Intelligence agencies cannot simply say to decision makers ‘sorry it’s too hard’ as this would not be a recipe for continued funding. So the question now to be explored in the next three chapters is given this uncertain and complex bio-threat environment, what role should intelligence play, how has the role of intelligence changed since 9/11 and what challenges and opportunities are there for biosecurity intelligence practice? Chapter 3 will begin to address these questions by exploring how intelligence might be tasked by decision-makers interested in understanding bio-threats and risks and what challenges and opportunities exist for improving each ‘Five Eyes’ country’s response to complex and uncertain bio-threats and risks?

Notes

  1. 1.

    These agents are referred to as ‘Category A’ bio agents (denoted as such because they have the greatest capacity for harm if used in a bioterrorist attack).

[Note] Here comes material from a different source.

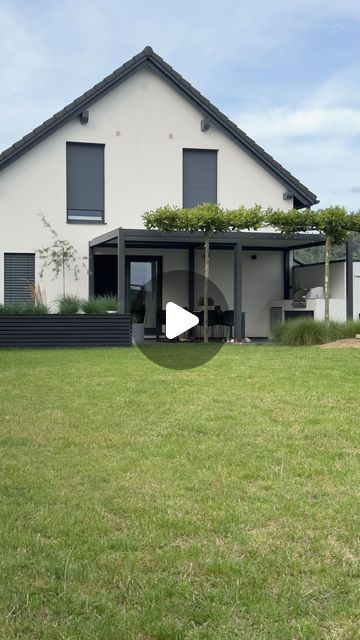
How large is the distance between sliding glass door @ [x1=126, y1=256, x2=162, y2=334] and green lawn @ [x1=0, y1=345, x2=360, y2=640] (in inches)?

The reader should refer to either the World Health Organization (WHO) or the US Center for Disease Control (CDC) websites for good overviews of these agents and others on the Category A list such as small pox, viral hemorrhagic fevers and botulism.

  2. 2.

    SARS or severe acute respiratory syndrome is a corona virus originally sourced to China’s Guangdong province. It causes severe life threatening pneumonia. It is highly contagious and the 2003 outbreak resulted in the deaths of 8000 people globally. HINI virus results in a highly contagious flu for humans. It is closely related to a number of animal influenza sources. Early outbreaks started in North America and by June 2009, the WHO declared it a pandemic after the virus spread globally-killing over 16,000 people.

  3. 3.

    Global investment company, Morgan Stanley, predicted in 2003 that the SARs virus would shave more than $15 billion off the output of Asian economies; while the WHO predicted that the global cost could be more than $30 billion. See Watts and Stewart (2003).

  4. 4.

    The National Academies committee produced a report in 2004 called, ‘Biotechnology Research in an Age of Terrorism’ (sometimes also referred to as the ‘Fink Report). The Report contained seven recommendations to ensure responsible oversight for biotechnology research with potential bioterrorism applications. One of these was to create a National Science Advisory Board for Biodefense to provide advice, guidance, and leadership for a system of review and oversight of experiments of concern.